Acıbadem Kayseri Hastanesi Diyetisyeni Fatma Uçan, Ramazan’ın ardından tüketilecek gıdalara dikkat edilmesi gerektiğini belirterek, “Bayramda hafif ve ev yapımı tüketime önem verilmeli” dedi.
Hafif tüketimin birçok mide ve bağırsak probleminden uzak durulması açısından önemli olduğunu söyleyen Diyetisyen Fatma Uçan, “Ramazan süresi metabolizma için çok önemli bir süre. Çok uzun bir süre açlık oluyor, toksinleri atıyoruz ama en nihayetinde sadece 2 öğünlü besleniyoruz. Bunların birisi akşamdan sahura yani gece tüketimi ve diğeri de akşam yemeği şeklinde. Ancak iki öğünlü beslenmeyi çok uzun süre yapmamakta fayda var. Oruçtan yeni çıkıldığı bayram günlerinde de birdenbire yiyeceklere yüklenmemek çok önemli. O nedenle bayramda mümkünse, güne hafif bir kahvaltı ile başlanmalı. Çünkü Ramazan boyunca vücudumuz kahvaltı yapmayı unuttu ve 1 aydır o saatte hiçbir şey tüketmiyordu. Geleneksel alışkanlıklarımızda örf ve adetlerimizde inanılmaz bir yemek kültürü söz konusu ama bunları biraz daha öğleye kaydırmakta fayda var. Sabah mutlaka tahıllı bir ekmek, en kaliteli protein kaynağı olan yumurta, çok yağlı olmayan peynirler, zeytin, salatalık, bol yeşillikle bir kahvaltı yapılmalı. Geleneksel olan adetleri de öğlene taşıyalım istiyoruz. Sonrasında yine daha ara öğün tarzında bir atıştırmalık olabilir ve hafif bir akşam yemeği ile günü sonlandırmayı istiyoruz. Bunun sebebi çok uzun açlıktan çıktıktan sonra hazımsızlık, şişkinlik, gaz şikayetleri gibi problemlerden olabildiğince uzak olmak” dedi.
“Şerbetli tatlılar yerine sütlüleri tercih edin”
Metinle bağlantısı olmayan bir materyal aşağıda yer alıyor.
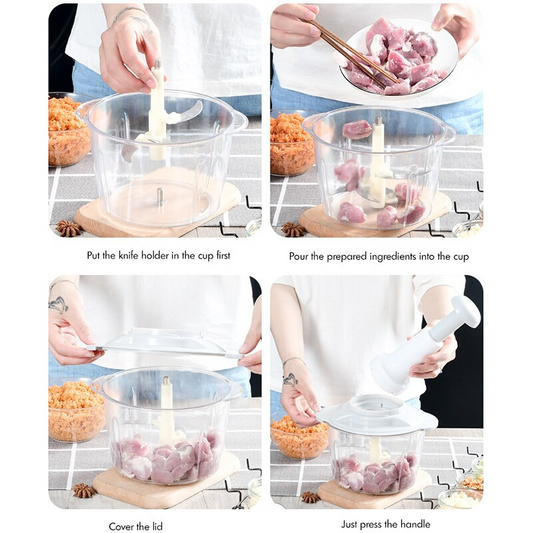 Put the knife holder in the cup first

Pour the prepared ingredients into the cup

Cover the lid

Just press the handle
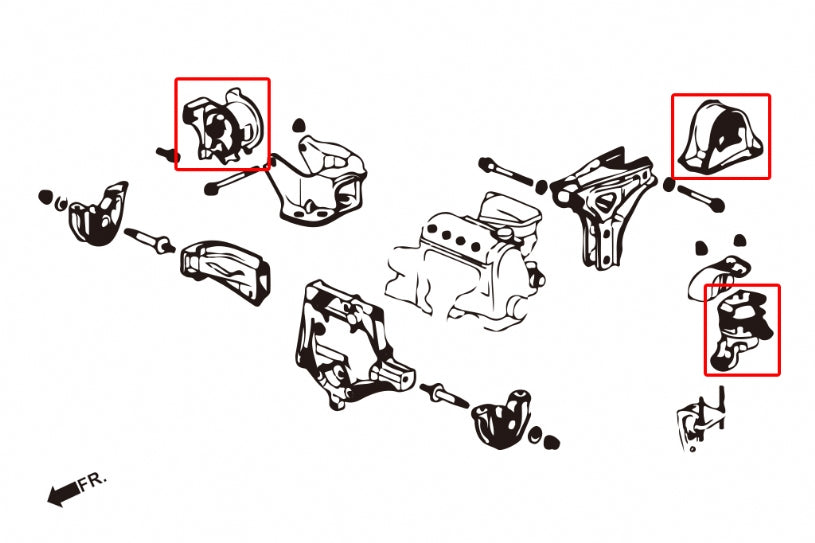 FR.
Fatma Uçan, bayramda şerbetli tatlılar yerine sütlü tatlıların ve ev yapımı içeceklerin tüketilmesinin daha sağlıklı olacağını söyleyerek, “Yine aynı şekilde bayram demek bizim için tatlı demek, çikolata, börekler ve gazlı içecekler demek. Bunları da minimuma indirmemiz gerekiyor. Hem kilo kontrolünü sağlamak için, hem kan şekerindeki dalgalanmaları önlemek için, ani tansiyon çıkışlarına ve vücutta yaşanabilecek dengesizliklere sebebiyet vermemek için bunları minimuma indirmeliyiz. Bayram dediğimiz tatlısız olmazsa eğer baklavalar, şerbetli tatlılar yerine sütlü ve meyveli tatlılar tercih edilmeli. Gazlı içecekler yerine daha soft içecekler, diyabete yatkınlık yoksa ve kilo kontrolümüz de varsa eğer belki el yapımı olan kompostolar, meyve içecekleri yapılabilir. Bunların da ev yapımı olmasına önem vermek lazım. Ayran, sade maden suyu tüketilebilir” ifadelerini kullandı.
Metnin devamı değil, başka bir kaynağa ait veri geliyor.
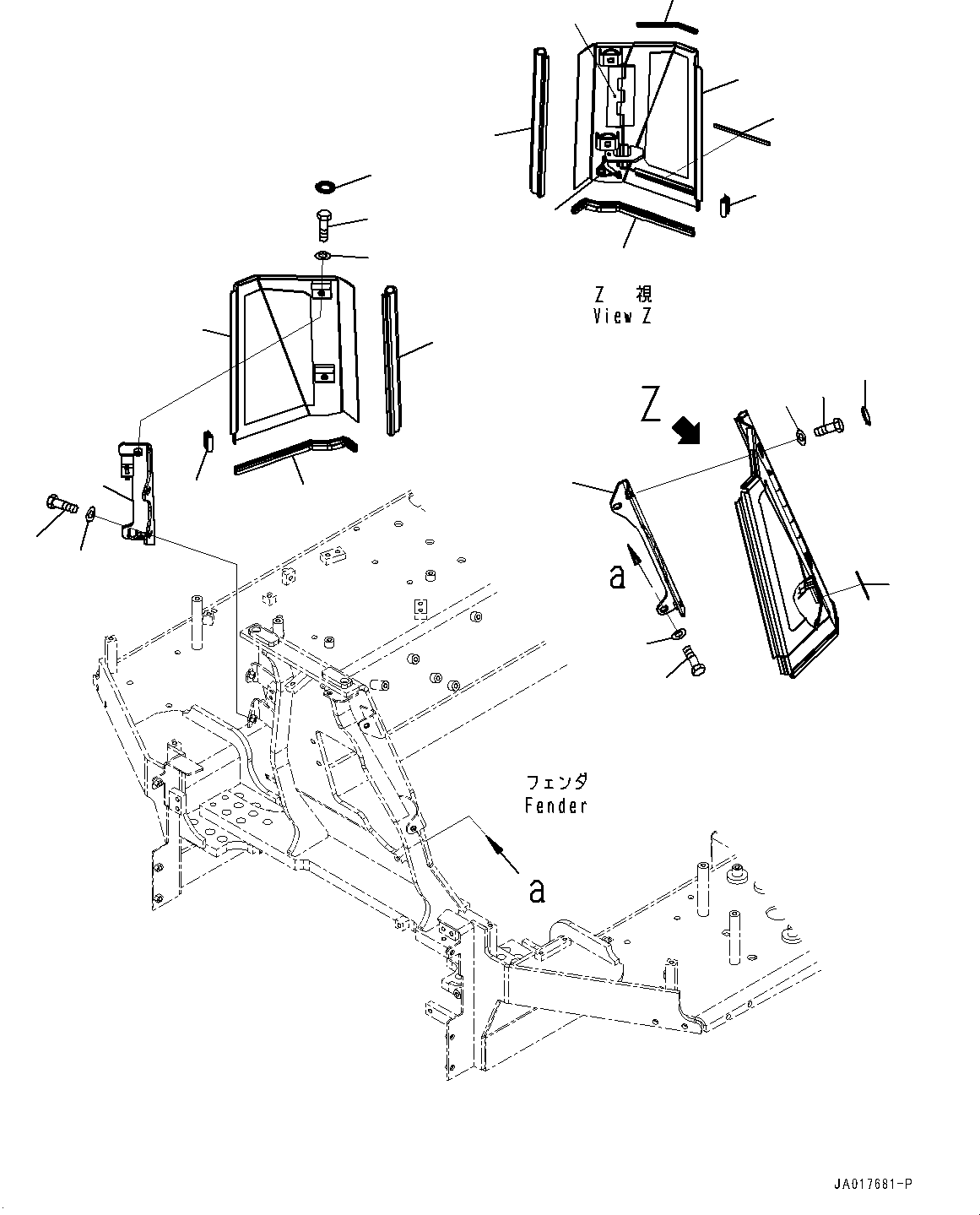 Z 視
View Z

Z

a

フェンダ
Fender

a

JA017681-P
Fatma Uçan, egzersizin de beslenme kadar önemli olduğunu söyleyerek, sözlerine şu şekilde devam etti:
“Ramazan’da da önerdiğimiz gibi mutlaka egzersiz yapılmalı. Bayramda da bunu takiben mutlaka yapılmalı. Gideceğimiz yerlerde arabayı belki biraz daha uzağa park edilebilir ya da hiç araç kullanmayıp direkt yürünebilir ama bir şekilde spor şeklinde olmasa bile hayatımızda egzersiz olmasını öneriyoruz. Son olarak yaz ayları ve uzun süre aç ve susuz kalındı ve yine de iftardan sonra da olsa sahura kadar ihtiyacımız olan suyu tüketmeliyiz dedik. Organların suya ve yediği besinleri sindirmeye ihtiyacı var. Yani bütün vücuttaki işleyişin suya ihtiyacı var. Bayramın da yaza denk gelmesi sebebi ile su tüketimine dikkat edilmeli. Hatta normal tüketimin 3-4 bardak üzerine çıkılabilir diye de öneriyoruz.”